Well, a lot of people, apparently. It was stupid, like much of pop culture. Some people didn't like the jerky filming, which I also understand. Some people didn't like the movie's vagueness. There are reasons to dislike Cloverfield.
NY Mag has written an article asking about the "meaning" of Cloverfield. This, I don't understand at all. Cloverfield is a spectacle. Which comes from the Latin "spectacticus," meaning "gonzo." NY Mag quotes two reviewers who believe that Cloverfield represents some kind of protest against NY yuppies and gentrification and/or young people in general.

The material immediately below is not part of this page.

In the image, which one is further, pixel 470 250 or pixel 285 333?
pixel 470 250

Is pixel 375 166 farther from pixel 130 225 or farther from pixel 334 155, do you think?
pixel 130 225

Although the makers of Cloverfield might have an anti-Yuppy bias, Cloverfield doesn't scan as such. If the makers of Cloverfield had inserted "meaning" into Cloverfield, Cloverfield would have gone from 60 to 0 in nothing flat. It would have become a drastically overextended metaphor from go.
Cloverfield is simply a cool action flick. I don't think there was even a cigar in it.
The reviews from New York papers reflect the average New Yorker's tendency to feel themselves at the center of the universe, which has been magnified by the 9/11 tragedy. The NYT reviewer saw "tacky references" to 9/11 in Cloverfield. Having lived in NY during 9/11, I did not share that perception. If you are a primitive screwhead, you might think that the sympathetic resonance between the concept of explosions and the concept of New York make Cloverfield a meditation on something 9/11-like.
Cloverfield did give me strong flashbacks to the black-out a couple of years later, when I found myself crossing the Brooklyn Bridge on foot in the dark. Cause, you know, there's a scene in there just like that! But I got no 9/11 from Cloverfield at all.
Several reviews that I've seen have mentioned a penchant for New York to get destroyed in movies. Somebody mentioned Day after Tomorrow in a similar vein. I think this is just because New Yorkers love themselves soooo much they keep putting themselves in movies. By doing so, they've turned New York into a defacto reference point for movie goers. Everybody recognizes New York. Who would care if Kalamazoo got smushed? Maybe half a million people. Blowing up New York has become a feedback loop that apparently New Yorkers are sensitive to.
Can anybody tell me why movie reviewers are such cannibalistic, cold blooded bastards? Every single reviewer mentioned above bespoke joy at seeing people get eaten because of their race, interestingness, age, social class, being Odette Yustman, or earning power.
I just love seeing people getting eaten on film. All people: Red or Yellow, Black or White, it is precious in my sight when they get eaten by giant monsters. It's a strange condition. I call it homophagocinemaphilia, which sounds creepier than it really is. Fellow homophagocinemaphiliacs will probably get a kick out of Cloverfield too. Not so much if you don't like jerky camera work or Odette Yustman.
They sponser Monsterquest, a show on The History Channel about finding "real" monsters, with beer ads. Enough said.